WHAT IS EXPECTED:
Rewrite the records between the line holding "How far is (263, 138, 550, 252): duck" and the line holding "12.3 metres", inclusive, keeping each request as it stands and shifting every distance value in the answers down by 30.

** Start of DATASET RECORDS **

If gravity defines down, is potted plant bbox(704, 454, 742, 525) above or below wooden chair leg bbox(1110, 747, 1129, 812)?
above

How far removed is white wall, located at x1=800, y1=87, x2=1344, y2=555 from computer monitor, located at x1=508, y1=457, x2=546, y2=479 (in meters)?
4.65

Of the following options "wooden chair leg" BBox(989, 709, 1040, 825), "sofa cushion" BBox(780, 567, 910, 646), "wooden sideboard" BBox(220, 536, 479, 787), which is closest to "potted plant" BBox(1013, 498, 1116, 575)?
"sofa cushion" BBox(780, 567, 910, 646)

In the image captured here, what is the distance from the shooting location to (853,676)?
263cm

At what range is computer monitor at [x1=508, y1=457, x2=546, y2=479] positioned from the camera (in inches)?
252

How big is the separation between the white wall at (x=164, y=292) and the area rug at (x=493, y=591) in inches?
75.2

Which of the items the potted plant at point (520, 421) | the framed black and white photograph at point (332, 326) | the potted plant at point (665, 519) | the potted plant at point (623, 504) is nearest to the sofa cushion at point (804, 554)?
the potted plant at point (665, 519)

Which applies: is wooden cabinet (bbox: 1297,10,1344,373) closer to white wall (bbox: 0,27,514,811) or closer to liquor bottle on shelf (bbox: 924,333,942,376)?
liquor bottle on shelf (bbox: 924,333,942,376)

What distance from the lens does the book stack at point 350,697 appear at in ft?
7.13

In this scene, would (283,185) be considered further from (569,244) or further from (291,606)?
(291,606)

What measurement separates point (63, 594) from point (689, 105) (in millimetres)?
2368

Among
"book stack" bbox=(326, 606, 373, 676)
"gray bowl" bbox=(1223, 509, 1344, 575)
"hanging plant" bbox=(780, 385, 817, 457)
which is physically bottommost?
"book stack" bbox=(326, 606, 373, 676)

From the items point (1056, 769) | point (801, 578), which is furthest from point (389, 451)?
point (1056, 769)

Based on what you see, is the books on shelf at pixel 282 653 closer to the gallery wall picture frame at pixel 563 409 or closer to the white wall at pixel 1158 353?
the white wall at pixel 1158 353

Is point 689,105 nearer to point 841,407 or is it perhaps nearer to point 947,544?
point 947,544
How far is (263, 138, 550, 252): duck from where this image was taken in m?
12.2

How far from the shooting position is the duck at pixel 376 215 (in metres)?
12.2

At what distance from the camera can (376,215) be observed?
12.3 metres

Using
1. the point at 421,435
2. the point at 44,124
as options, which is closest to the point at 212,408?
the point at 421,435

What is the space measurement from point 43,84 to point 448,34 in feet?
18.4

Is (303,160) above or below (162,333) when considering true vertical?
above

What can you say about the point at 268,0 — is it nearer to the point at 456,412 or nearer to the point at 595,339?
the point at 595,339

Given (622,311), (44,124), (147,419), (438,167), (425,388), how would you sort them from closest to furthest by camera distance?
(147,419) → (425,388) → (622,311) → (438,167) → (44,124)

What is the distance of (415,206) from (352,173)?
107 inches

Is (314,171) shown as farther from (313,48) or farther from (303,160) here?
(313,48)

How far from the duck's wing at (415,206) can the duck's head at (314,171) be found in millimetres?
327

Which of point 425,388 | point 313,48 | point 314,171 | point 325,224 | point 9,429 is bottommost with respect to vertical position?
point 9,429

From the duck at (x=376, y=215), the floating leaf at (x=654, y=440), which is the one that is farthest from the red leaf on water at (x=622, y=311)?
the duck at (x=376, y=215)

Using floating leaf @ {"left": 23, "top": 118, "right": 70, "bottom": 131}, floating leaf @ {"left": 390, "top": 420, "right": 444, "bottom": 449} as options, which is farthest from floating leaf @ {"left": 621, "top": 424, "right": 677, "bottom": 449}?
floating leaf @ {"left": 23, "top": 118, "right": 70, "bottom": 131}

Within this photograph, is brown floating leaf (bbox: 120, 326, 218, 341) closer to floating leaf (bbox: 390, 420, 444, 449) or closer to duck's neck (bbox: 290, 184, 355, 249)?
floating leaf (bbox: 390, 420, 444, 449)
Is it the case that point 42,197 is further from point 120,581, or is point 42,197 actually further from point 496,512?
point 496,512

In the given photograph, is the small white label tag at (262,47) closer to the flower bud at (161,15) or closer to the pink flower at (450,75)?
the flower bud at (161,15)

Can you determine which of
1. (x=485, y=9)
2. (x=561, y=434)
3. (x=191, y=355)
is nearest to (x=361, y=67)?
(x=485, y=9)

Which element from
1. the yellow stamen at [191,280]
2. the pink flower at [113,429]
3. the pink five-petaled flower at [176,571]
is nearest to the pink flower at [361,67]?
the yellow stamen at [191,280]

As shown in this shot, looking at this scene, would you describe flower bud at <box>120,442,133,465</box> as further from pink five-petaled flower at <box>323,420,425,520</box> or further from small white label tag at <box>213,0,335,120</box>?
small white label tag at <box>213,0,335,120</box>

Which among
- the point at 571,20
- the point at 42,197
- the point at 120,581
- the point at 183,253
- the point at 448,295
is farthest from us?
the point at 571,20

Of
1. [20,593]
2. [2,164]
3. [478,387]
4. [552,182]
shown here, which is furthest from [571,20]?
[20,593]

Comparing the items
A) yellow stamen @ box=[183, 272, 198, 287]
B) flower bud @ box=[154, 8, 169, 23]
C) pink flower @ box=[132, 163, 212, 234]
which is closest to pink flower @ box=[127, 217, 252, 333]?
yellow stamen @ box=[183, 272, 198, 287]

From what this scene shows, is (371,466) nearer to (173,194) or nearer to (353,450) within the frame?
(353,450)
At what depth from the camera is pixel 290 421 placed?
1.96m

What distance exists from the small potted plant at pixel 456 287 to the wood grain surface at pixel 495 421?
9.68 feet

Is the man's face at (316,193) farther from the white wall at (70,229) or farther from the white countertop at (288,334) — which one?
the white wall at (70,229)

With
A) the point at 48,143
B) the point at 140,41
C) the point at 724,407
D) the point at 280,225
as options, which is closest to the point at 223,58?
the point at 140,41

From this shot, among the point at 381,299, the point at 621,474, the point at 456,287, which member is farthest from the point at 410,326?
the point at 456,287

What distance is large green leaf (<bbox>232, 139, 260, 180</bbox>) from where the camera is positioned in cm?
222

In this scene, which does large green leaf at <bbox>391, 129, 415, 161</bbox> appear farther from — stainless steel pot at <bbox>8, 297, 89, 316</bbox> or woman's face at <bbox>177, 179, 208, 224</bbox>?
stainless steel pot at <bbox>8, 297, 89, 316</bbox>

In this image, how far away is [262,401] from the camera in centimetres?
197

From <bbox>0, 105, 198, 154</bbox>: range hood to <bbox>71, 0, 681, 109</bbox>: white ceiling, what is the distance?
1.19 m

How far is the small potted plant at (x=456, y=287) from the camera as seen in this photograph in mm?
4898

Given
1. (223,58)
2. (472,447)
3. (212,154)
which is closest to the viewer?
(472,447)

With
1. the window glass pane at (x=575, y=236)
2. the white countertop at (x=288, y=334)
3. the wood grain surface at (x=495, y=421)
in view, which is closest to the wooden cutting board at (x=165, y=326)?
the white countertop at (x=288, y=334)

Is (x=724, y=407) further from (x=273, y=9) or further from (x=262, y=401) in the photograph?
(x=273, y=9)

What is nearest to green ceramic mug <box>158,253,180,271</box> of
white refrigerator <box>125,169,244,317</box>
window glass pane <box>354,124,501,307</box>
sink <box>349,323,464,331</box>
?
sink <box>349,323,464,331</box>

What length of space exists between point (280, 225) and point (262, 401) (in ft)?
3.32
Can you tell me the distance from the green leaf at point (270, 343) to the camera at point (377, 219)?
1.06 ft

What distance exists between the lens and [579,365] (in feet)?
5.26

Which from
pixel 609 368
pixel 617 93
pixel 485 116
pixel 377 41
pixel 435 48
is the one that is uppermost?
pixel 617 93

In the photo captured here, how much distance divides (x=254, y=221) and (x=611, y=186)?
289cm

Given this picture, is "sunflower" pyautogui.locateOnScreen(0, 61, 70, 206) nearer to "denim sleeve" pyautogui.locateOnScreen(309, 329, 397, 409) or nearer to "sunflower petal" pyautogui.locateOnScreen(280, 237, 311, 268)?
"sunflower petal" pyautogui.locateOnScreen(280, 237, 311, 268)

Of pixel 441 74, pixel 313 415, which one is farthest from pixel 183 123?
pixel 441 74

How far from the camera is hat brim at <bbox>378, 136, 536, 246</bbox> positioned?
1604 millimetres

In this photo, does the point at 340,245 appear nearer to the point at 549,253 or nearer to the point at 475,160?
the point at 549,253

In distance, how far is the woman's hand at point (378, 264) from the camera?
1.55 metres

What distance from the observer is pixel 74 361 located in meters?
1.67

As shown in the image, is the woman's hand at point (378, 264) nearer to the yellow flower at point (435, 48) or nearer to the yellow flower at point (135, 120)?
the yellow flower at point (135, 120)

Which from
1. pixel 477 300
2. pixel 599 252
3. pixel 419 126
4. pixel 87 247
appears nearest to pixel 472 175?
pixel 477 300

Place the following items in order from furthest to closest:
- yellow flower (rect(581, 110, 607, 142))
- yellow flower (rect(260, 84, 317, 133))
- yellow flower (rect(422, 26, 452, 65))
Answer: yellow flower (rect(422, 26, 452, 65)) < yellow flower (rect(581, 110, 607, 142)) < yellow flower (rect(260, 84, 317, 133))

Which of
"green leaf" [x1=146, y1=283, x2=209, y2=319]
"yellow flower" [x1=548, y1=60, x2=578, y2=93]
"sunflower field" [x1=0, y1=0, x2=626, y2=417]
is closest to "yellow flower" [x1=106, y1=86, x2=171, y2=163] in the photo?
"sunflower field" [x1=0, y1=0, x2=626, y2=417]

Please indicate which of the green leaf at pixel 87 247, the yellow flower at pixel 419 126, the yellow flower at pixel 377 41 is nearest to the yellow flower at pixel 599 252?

** End of DATASET RECORDS **

SOLUTION FOR THIS EXERCISE:
How far is (263, 138, 550, 252): duck from where this image was taken in m?
-17.8

How far from the shooting position is the duck at pixel 376 215 (in metres)?
-17.8

At what distance from the camera can (376,215) be observed?
-17.7 metres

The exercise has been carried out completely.